Dataset excerpts START
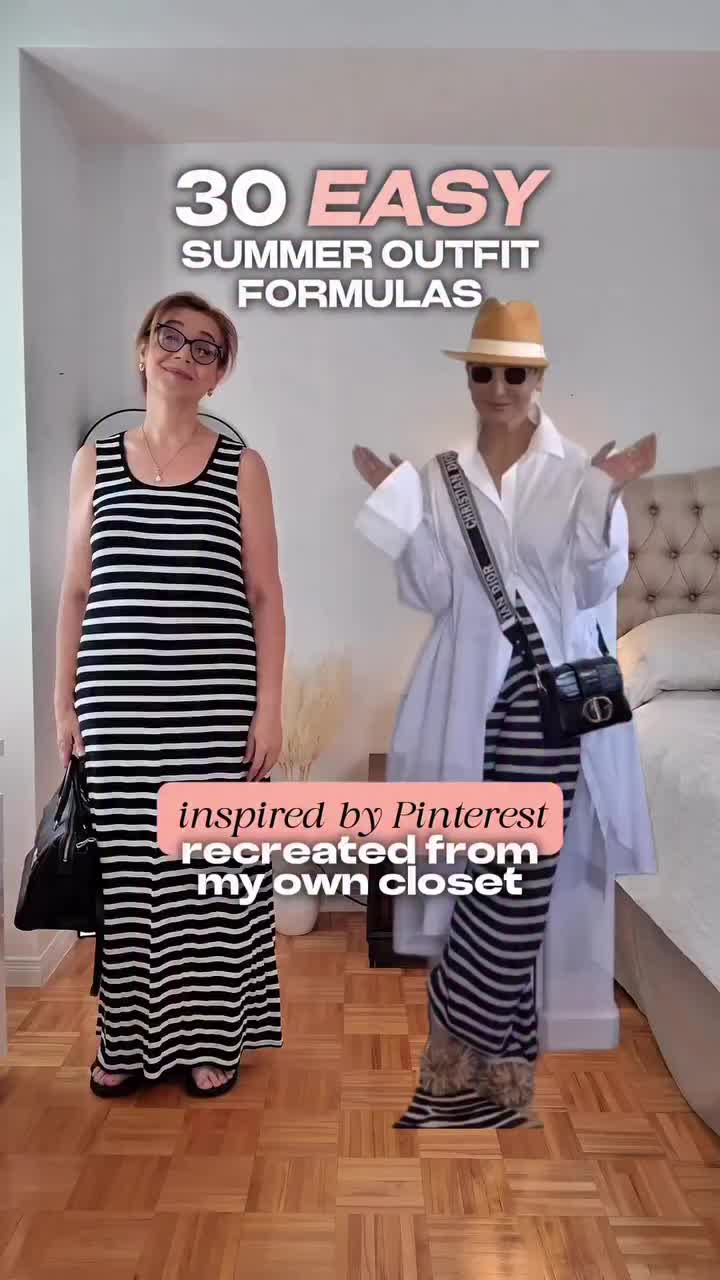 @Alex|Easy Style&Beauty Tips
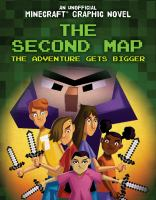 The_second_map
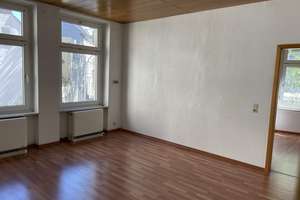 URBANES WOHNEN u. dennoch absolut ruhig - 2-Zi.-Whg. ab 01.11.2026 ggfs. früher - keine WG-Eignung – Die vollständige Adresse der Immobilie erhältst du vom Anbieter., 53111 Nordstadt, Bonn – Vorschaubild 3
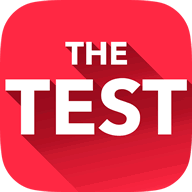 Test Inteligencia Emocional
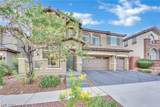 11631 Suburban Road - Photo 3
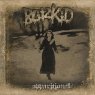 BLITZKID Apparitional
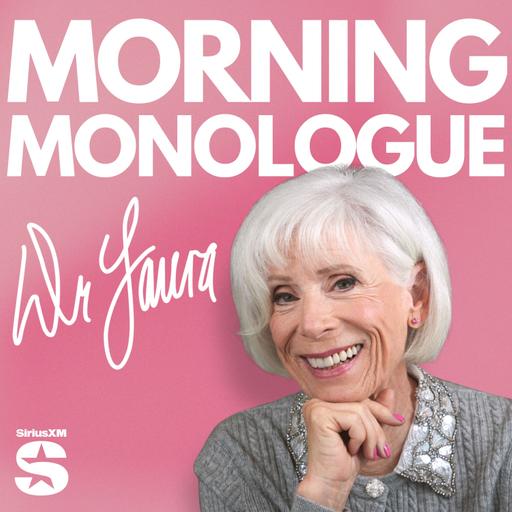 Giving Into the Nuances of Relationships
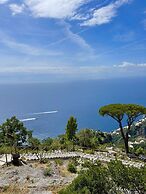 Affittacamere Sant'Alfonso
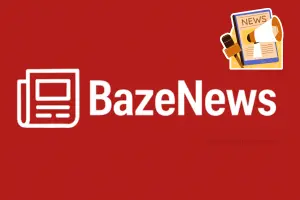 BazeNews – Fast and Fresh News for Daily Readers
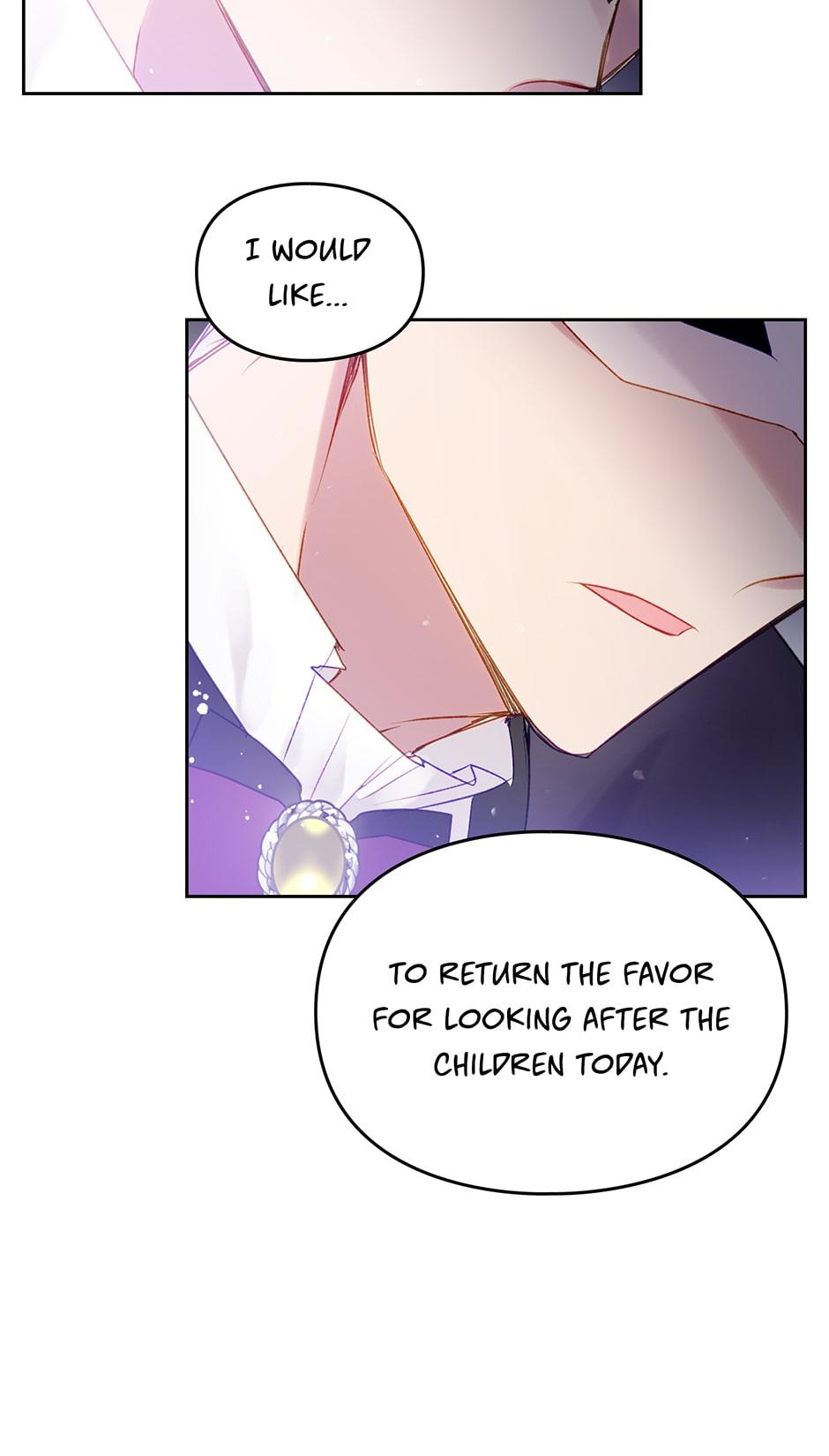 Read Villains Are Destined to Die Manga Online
Dataset excerpts END
**What you should do**
Restate the records above word for word, without the pictures.

**Task solution**
 @Alex|Easy Style&Beauty Tips
 The_second_map
 URBANES WOHNEN u. dennoch absolut ruhig - 2-Zi.-Whg. ab 01.11.2026 ggfs. früher - keine WG-Eignung – Die vollständige Adresse der Immobilie erhältst du vom Anbieter., 53111 Nordstadt, Bonn – Vorschaubild 3
 Test Inteligencia Emocional
 11631 Suburban Road - Photo 3
 BLITZKID Apparitional
 Giving Into the Nuances of Relationships
 Affittacamere Sant'Alfonso
 BazeNews – Fast and Fresh News for Daily Readers
 Read Villains Are Destined to Die Manga Online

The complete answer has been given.